Nathalie Etoke, professeur titulaire d'études afro-diasporiques et francophones au Connecticut collège dans le Massachusetts, née à Paris de parents Camerounais, auteure notamment de L'Ecriture du corps féminin dans la littérature de l'Afrique francophone au sud du Sahara, insiste sur le fait qu'associer la race à la citoyenneté est une contradiction : "autrement dit, sans le problème du racisme, le Noir ne serait pas noir mais français tout court". Akua Naru, poète des temps modernes, est une grande voyageuse et râpeuse engagée ; World is listening nous livre un poème en français et en anglais, ode acide à l'amour, au racisme et à ses ancêtres esclaves en Caroline du nord, avant d'entamer une discussion avec Léonora Miano sur l'amour entre noirs, la place de la femme noire aux États-Unis et en France, la différence entre les hommes noirs vivants en Afrique et ceux de la diaspora entre autres.
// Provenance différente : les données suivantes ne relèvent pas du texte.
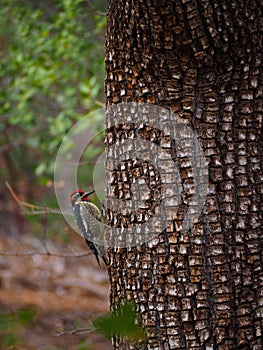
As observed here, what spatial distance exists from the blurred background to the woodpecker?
0.96 feet

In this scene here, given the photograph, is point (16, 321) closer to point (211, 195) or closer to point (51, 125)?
point (211, 195)

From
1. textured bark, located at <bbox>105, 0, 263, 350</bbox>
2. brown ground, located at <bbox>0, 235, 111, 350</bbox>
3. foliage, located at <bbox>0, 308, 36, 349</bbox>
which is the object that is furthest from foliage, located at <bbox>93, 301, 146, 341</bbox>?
brown ground, located at <bbox>0, 235, 111, 350</bbox>

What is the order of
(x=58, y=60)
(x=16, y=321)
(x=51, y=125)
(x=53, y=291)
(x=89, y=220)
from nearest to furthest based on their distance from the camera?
(x=16, y=321) → (x=89, y=220) → (x=58, y=60) → (x=51, y=125) → (x=53, y=291)

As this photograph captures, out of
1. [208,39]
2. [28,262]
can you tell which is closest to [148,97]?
[208,39]

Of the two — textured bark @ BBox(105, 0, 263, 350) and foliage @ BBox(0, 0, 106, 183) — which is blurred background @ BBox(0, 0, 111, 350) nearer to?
foliage @ BBox(0, 0, 106, 183)

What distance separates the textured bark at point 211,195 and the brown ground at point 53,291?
10.3 feet

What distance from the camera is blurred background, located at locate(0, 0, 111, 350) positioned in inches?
187

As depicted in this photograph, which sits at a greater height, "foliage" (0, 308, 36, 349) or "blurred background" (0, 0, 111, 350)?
"blurred background" (0, 0, 111, 350)

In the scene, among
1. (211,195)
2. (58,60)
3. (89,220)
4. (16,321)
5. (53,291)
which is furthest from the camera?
(53,291)

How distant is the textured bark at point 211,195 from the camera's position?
202 cm

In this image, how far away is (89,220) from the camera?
11.8 ft

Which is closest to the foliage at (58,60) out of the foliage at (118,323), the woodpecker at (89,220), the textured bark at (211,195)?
the woodpecker at (89,220)

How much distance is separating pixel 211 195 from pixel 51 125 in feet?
12.1

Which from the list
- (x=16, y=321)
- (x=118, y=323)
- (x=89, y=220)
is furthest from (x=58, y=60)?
(x=118, y=323)
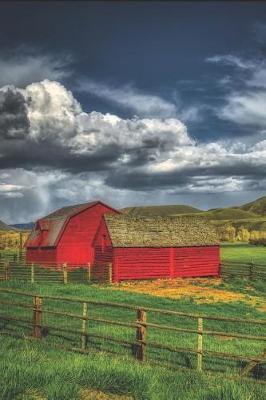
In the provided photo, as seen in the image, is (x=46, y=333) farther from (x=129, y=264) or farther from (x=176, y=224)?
(x=176, y=224)

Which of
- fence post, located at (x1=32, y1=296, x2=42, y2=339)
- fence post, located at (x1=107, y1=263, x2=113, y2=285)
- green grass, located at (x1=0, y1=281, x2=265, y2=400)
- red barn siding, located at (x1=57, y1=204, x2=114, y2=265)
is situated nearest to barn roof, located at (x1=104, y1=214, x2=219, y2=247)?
fence post, located at (x1=107, y1=263, x2=113, y2=285)

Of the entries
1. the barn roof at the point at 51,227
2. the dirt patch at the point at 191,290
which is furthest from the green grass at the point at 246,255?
the barn roof at the point at 51,227

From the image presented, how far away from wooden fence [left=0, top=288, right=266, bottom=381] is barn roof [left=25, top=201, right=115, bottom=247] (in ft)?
78.4

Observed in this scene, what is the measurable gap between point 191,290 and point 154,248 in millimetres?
8363

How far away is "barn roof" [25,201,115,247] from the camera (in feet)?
151

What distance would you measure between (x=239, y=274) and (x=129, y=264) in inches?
363

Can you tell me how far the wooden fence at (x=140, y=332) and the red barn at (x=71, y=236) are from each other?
77.3 ft

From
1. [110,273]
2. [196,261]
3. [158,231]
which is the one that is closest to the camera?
[110,273]

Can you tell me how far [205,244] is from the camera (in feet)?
→ 137

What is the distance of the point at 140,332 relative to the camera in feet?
38.4

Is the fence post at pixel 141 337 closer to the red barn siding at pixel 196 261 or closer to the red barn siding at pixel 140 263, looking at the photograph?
the red barn siding at pixel 140 263

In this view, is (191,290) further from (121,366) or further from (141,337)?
(121,366)

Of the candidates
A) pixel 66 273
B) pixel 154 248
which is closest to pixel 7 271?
pixel 66 273

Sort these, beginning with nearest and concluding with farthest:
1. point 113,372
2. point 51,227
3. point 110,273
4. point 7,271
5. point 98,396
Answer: point 98,396 < point 113,372 < point 7,271 < point 110,273 < point 51,227
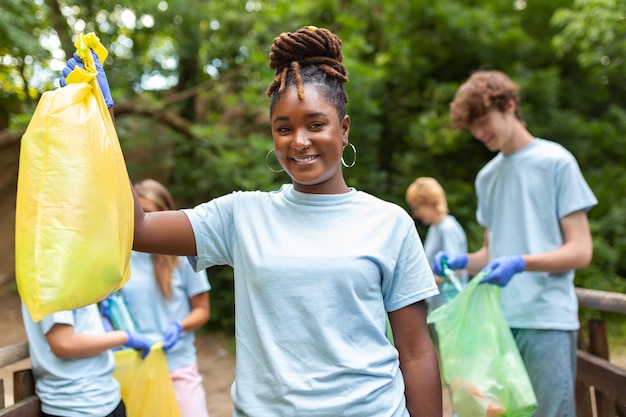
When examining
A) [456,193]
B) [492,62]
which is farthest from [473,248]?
[492,62]

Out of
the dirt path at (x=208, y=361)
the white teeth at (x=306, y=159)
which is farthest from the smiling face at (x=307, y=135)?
the dirt path at (x=208, y=361)

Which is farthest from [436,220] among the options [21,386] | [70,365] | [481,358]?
[21,386]

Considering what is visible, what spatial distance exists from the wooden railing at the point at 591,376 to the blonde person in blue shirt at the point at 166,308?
20.8 inches

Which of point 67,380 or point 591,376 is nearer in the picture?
point 67,380

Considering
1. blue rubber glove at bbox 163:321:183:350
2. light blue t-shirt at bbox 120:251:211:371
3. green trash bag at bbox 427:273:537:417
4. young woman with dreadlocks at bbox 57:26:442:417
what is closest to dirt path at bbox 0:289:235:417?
light blue t-shirt at bbox 120:251:211:371

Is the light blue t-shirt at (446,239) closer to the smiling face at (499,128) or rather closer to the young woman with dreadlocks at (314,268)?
the smiling face at (499,128)

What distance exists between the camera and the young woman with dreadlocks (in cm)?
125

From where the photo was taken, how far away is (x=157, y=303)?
2.61 metres

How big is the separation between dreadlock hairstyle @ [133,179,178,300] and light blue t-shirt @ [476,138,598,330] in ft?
4.70

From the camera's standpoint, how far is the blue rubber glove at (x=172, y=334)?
8.14 ft

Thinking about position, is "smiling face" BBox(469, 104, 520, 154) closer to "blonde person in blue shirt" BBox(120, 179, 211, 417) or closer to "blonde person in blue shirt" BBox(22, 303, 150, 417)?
"blonde person in blue shirt" BBox(120, 179, 211, 417)

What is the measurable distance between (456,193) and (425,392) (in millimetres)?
5997

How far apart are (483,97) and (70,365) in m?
1.87

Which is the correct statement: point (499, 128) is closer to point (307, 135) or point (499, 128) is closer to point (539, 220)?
point (539, 220)
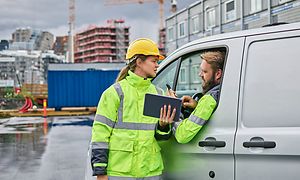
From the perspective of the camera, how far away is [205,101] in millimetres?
3092

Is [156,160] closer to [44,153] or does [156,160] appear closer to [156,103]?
[156,103]

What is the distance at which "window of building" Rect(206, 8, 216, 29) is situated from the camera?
103ft

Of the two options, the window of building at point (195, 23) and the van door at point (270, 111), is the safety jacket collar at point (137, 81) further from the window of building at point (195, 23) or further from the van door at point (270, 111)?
the window of building at point (195, 23)

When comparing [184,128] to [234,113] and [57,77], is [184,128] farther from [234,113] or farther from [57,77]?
[57,77]

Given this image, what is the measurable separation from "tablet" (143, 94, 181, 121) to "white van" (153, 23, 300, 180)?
0.98 ft

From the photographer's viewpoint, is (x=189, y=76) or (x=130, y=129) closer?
(x=130, y=129)

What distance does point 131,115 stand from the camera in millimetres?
3123

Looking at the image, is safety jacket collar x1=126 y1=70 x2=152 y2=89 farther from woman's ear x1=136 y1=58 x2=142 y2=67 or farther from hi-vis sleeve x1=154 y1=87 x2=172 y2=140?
hi-vis sleeve x1=154 y1=87 x2=172 y2=140

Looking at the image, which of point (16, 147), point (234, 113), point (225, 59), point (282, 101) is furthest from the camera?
point (16, 147)

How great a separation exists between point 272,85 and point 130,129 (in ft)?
3.41

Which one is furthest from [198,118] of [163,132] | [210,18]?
[210,18]

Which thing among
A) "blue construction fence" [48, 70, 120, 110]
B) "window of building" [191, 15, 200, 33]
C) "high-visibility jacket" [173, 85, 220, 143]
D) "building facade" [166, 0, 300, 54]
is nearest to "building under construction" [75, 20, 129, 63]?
"building facade" [166, 0, 300, 54]

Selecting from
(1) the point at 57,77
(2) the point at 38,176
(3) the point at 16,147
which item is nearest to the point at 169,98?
(2) the point at 38,176

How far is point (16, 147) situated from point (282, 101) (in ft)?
34.4
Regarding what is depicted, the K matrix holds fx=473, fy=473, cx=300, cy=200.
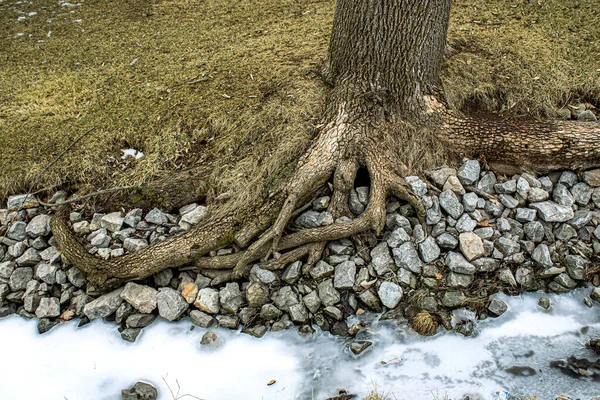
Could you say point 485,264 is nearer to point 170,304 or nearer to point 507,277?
point 507,277

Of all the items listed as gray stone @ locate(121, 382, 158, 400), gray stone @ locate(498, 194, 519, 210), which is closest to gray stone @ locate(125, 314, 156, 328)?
gray stone @ locate(121, 382, 158, 400)

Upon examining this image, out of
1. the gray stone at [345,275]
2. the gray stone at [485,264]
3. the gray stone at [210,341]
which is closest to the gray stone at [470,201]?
the gray stone at [485,264]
Insa Sansé est né au Sénégal, et a grandi à Sarcelles. Ecrivain - Sarcelles -Dakar - auteur, compositeur et comédien, il a interprété le rôle d'un rappeur dans le film "Voisins voisines", et raconte son interpellation musclée à la Gare du Nord à Paris : C'était en 2008 au pays des droits de l'homme. Wilfried N' Sondé, lui, est né à Brazzaville, sa famille s'installe alors qu'il a quatre ans en banlieue parisienne ; il est l'auteur de cinq romans dont Le Coeur des enfants léopards qui a reçu le Prix des cinq continents de la francophonie. Il fait part de ses expériences amoureuses d'adolescent avec des filles à "l'épiderme rose pâle".

Yann Gaël est aussi comédien, français né au Cameroun ; il a reçu un prix d'interprétation au festival de la Rochelle pour son rôle dans le film "Le Rêve français" qui raconte comment de jeunes antillais ont rejoint en masse la métropole. Ici, en quelques réflexions sur la masculinité des acteurs ou sur le quota dont il aurait bénéficié pour son entrée au conservatoire - "j'aurais pris la place d'un blanc en somme" -, il écrit sur l'injustice et la différence et termine sa participation à l'ouvrage par un long poème inspiré sur la violence : "violente absence de mémoire où Marianne baigne sa gloire".

D' de Kabal est né en région parisienne d'une famille antillaise, co-fondateur du groupe de rap Kabal, il s'investit ensuite dans le théâtre avec sa compagnie R.I.P.O.S.T.E. et met en scène des spectacles autour des séquelles de l'esclavage, entre autres sujets. Rappeur et slammeur, il signe six albums. Sous forme de chanson rap, il fait un long monologue sur "les vrais hommes" et "les hommes véritables" en concluant que "si on ne propose pas d'espace pour penser/panser notre masculinité, si nous persistons à nous emmurer dans le silence de notre condition, nous ne parviendrons pas à désamorcer les charges explosives posées un peu partout, dans les rouages de notre système".

Cet ouvrage collectif issu des récentes brutalités policières conduit le lecteur de découvertes en réflexions. En conclusion, pourquoi ne pas citer Johnny Hallyday : "parfois, même la nuit s'en voudrait d'être blanche...". Le chanteur s'était ému de la mort du jeune Michael Brown, abattu en 2014 par la police dans le Missouri.